Le plus étonnant est que Moshé, à son tour, va agir de même avec son peuple, en lui faisant de multiples reproches. Il prévoit même leurs écarts de conduite et les catastrophes inhérentes. Le rav s’étonne du langage de Moshé.
Mais où est le libre arbitre ? Comment Moshé peut il prétendre que le peuple va fauter ? Comment peut il contredire les enseignements d’une vie ? Il y a au niveau du peuple un processus inévitable à traverser. La perfection se construit d’étapes en étapes en commençant par du négatif. La perfection s’acquiert mais n’est jamais donnée.
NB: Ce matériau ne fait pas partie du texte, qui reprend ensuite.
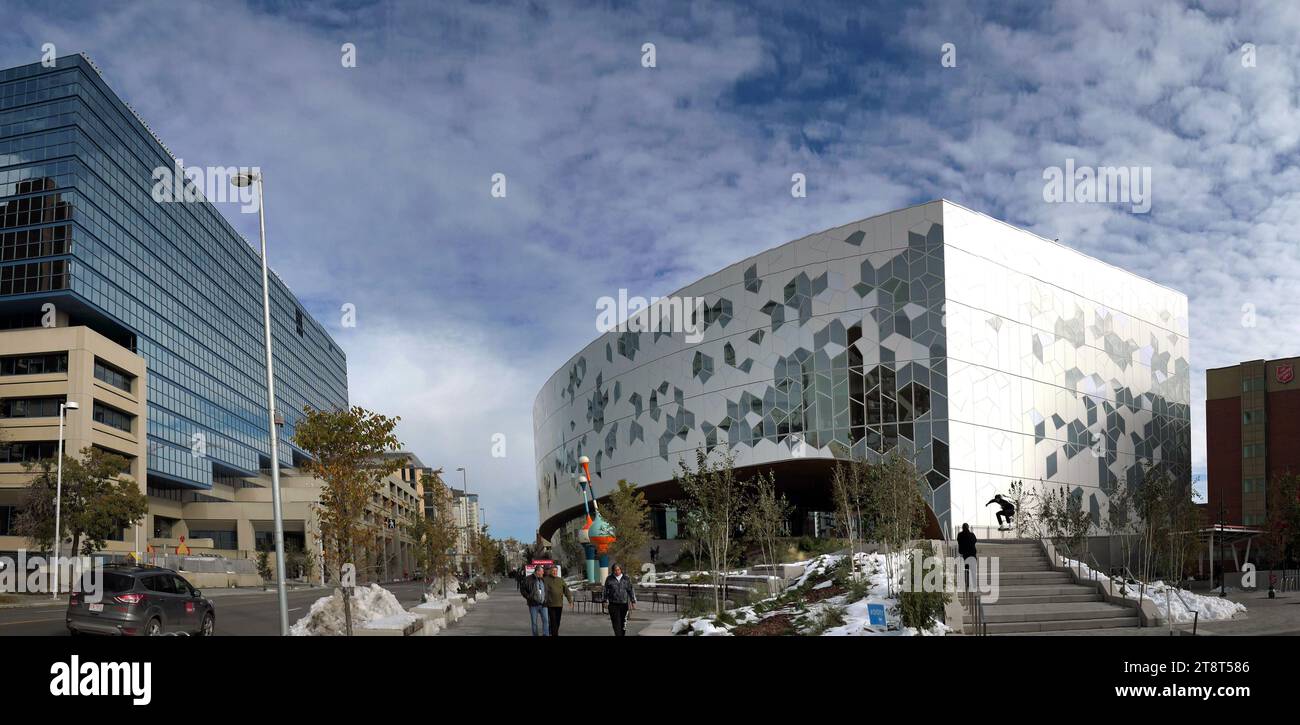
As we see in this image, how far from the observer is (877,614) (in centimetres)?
2014

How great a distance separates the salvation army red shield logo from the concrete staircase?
6802 cm

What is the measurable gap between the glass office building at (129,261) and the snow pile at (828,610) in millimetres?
68889

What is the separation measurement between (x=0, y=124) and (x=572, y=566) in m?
63.0

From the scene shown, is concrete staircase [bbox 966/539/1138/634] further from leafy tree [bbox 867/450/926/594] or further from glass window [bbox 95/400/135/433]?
glass window [bbox 95/400/135/433]

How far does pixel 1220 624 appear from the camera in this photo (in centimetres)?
2641

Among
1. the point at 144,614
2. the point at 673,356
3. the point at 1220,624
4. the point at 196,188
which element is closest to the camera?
the point at 144,614

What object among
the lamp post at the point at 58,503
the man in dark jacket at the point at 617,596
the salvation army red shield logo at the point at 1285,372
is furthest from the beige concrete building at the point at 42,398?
the salvation army red shield logo at the point at 1285,372

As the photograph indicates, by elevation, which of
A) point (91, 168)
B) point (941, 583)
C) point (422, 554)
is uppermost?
point (91, 168)

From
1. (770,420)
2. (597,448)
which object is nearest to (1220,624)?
(770,420)

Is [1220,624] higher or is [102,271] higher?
[102,271]

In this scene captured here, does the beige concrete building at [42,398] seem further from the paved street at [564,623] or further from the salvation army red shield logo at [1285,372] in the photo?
the salvation army red shield logo at [1285,372]

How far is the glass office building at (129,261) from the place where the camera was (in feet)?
247

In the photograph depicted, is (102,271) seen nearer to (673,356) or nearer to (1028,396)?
(673,356)

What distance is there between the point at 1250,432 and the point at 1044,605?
73688 mm
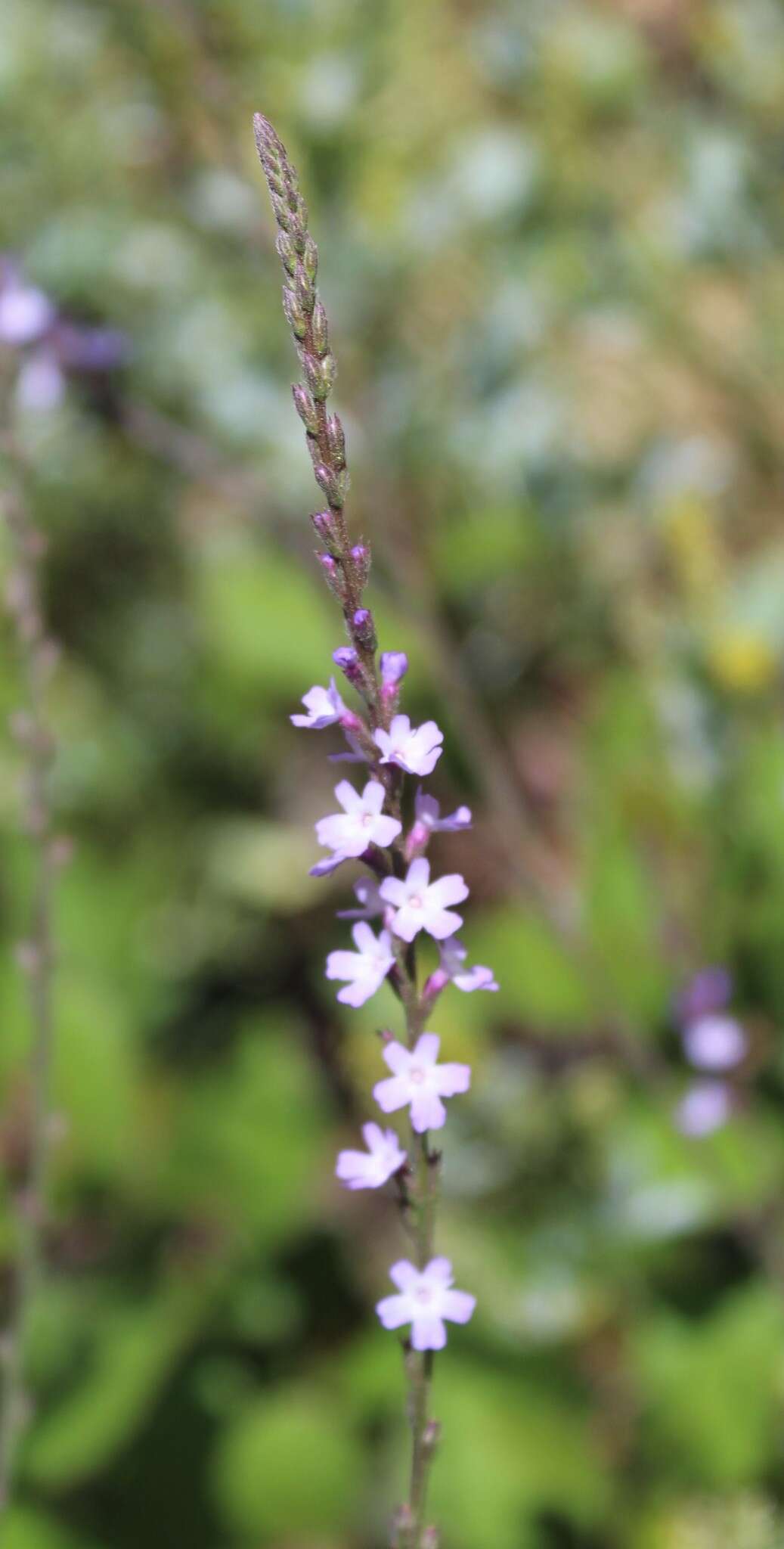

Dans toute vie, les commencements sont difficiles et il y a toujours des périodes de chutes. Rien n’est jamais linéaire, la progression vers le mieux doit consolider. Et le rav donne nombres d’exemples. L’histoire du peuple juif correspond en tout point à ce processus. Il nait de rien et pourtant, il porte en lui les forces de la délivrance. Il sort d´Égypte choisi par le Maitre du monde (pour mériter d’être un peuple dont l’histoire est calquée sur la création) et son histoire est progressive mais avec des chutes terribles. L’évolution vers le messie est une évolution en forme de…serpent (il monte, il descent).
Le libre arbitre est uniquement au niveau individuel. Où nous situons nous au niveau de ce processus indépendant de nous ? Il y a des fautes qui ne sont pas des fautes et des fautes qui sont des fautes. Attention, il faut un peu plus de concentration.Les fautes collectives du peuple juif n’en sont pas.La faute du veau d’or était inévitable ! Et le rav cite sa source. Comment enseigner qu’on peut tout réparer s’il n’y a pas faute ? Et le fait que D. ne nous abandonne jamais malgré nos erreurs est la plus grande preuve d’amour. Tout ce qui existe est précédé d’une chute. Chez les autres peuples, la nuit est éternelle, leur glorieux passé n’est plus un présent. Tout ceci sera très bien illustré dans le cours. Toute civilisation hormis Israël finit par être remplacé par une autre. Il ne reste pas une seule civilisation antique sur terre aujourd’hui ! Même quand la faute est collective et NÉCESSAIRE, elle est collective uniquement coté D. mais l’individu a quand même fauté, sa perception étant individuelle. Lorsque vous fauterez, la nuit sera toujours suivie de jour, vous survivrez à la faute, voila le message de Moshé, Voila le CADEAU de Moshé ! Encore un cours unique, profond et dynamique!